AD Laurent, ancien candidat de téléréalité devenu influenceur TikTok aux millions d’abonnés, a vu son compte supprimé à la demande du gouvernement français pour cause de contenus jugés hypersexualisés et toxiques. Quelques semaines plus tard, ce même créateur est convoqué à l’Assemblée nationale pour être auditionné dans le cadre de la commission TikTok, censée évaluer l’impact du réseau social sur la jeunesse.
La suppression de son compte TikTok : des contenus jugés inappropriés
Le 14 mai 2025, la ministre déléguée à l’Égalité entre les femmes et les hommes, Aurore Bergé, alerte TikTok sur la dangerosité supposée des contenus publiés par AD Laurent.
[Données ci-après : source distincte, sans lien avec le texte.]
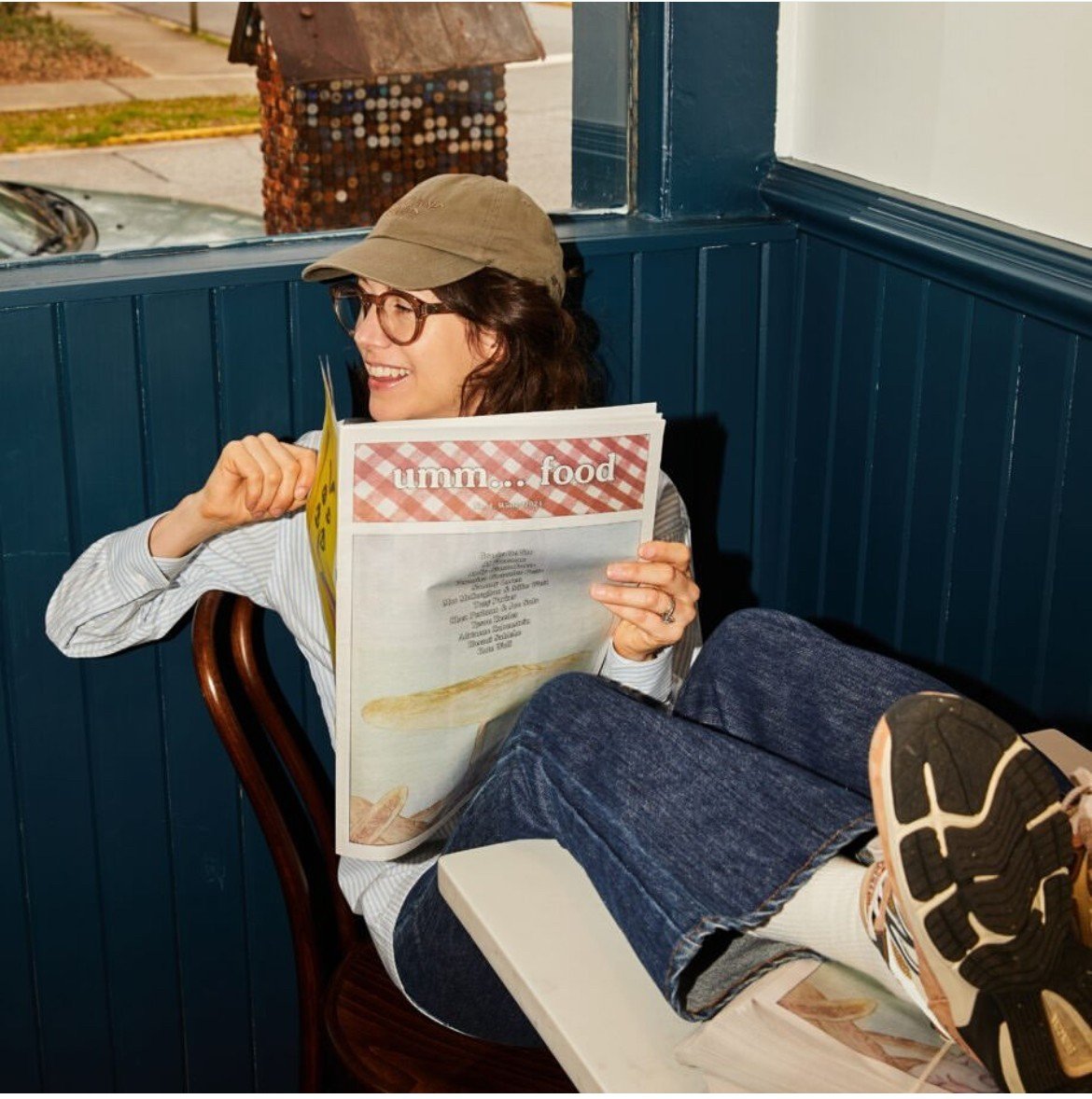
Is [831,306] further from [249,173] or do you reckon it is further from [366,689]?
[366,689]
Elle dénonce une vision déformée et violente de la sexualité, des allusions sexuelles constantes dans des lives avec des jeunes filles, et l’apologie de pratiques non consenties. TikTok réagit en supprimant son compte moins de 24 heures plus tard, sans notification préalable.
L’influenceur, lui, crie à la censure et réclame le respect de sa liberté d’expression. Il défend ses contenus comme humoristiques, légaux et pédagogiques, affirmant qu’il incite à la liberté sexuelle, au respect et au consentement. Il rejette toute responsabilité quant à la jeunesse de son audience, rappelant que TikTok est en théorie interdit aux moins de 13 ans.
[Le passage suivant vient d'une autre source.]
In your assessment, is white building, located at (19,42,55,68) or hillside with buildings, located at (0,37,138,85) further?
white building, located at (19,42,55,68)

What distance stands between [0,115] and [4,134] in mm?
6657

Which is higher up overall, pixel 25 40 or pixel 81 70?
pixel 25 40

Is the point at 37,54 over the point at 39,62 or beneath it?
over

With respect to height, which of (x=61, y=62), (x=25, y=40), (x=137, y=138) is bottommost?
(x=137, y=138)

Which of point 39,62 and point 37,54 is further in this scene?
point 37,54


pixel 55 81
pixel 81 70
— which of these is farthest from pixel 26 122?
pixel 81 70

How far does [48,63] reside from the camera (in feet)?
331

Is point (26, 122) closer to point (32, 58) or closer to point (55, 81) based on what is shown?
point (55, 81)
Une commission TikTok pour mieux comprendre l’impact des réseaux
Créée en mars 2025, la commission parlementaire TikTok vise à évaluer les effets de la plateforme sur la santé mentale des jeunes. Elle auditionne des experts, des associations, des familles, mais aussi des influenceurs phares comme Hugo Décrypte, Nasdas, et AD Laurent.
Le but affiché ? Comprendre si les créateurs ont conscience de la portée de leurs contenus. Mais le choix de certains profils interroge. Pourquoi donner la parole à un influenceur tout juste banni pour dérives sexistes et toxiques ? Est-ce une volonté de confrontation utile, ou un simple coup de projecteur ?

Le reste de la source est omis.